If your goal is to have your children around other Catholic kids, they can do that at the local parish. These are young children interested in playing and running around more than anything. Some here may argue, but I would say: don't assume that you HAVE to be at a TLM parish to raise your family the right way and have ideal playmates for your children. Again, they want to do what normal kids their age do - release their boundless energy while playing and running around more than anything. It's not like they're having deep theological discussions. They are at the age of learning Christian basics: be kind, don't fight, share, include others, help those who need it, be quiet and respectful in Church, respect adults, etc.

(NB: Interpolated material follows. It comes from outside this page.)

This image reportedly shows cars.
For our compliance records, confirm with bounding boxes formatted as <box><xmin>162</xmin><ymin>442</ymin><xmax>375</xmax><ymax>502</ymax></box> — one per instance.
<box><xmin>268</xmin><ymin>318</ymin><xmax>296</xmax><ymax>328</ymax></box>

Lastly, if all "conservative" Catholics continue to shelter at TLM parishes, the conservative movement will never grow. Some Traditionalists seem to view members of NO parishes as contagious heretics, whose mere presence will infect their family with an unbridled desire for clown masses and liturgical dance. Despite what many claim is a massive revival of TLM parishes, the fact is that they're still easily outnumbered nearly 70-1 in most dioceses. And that is not going to change any time soon. So my opinion is that the best way to spread the Traditional faith is for you and your family to be a light to others. As Roger Buck writes, be a "Gentle Traditionalist." Spread your devotion to Traditional Catholicism through example, don't treat it as a lifestyle that can be guarded only within the confines of a TLM parish.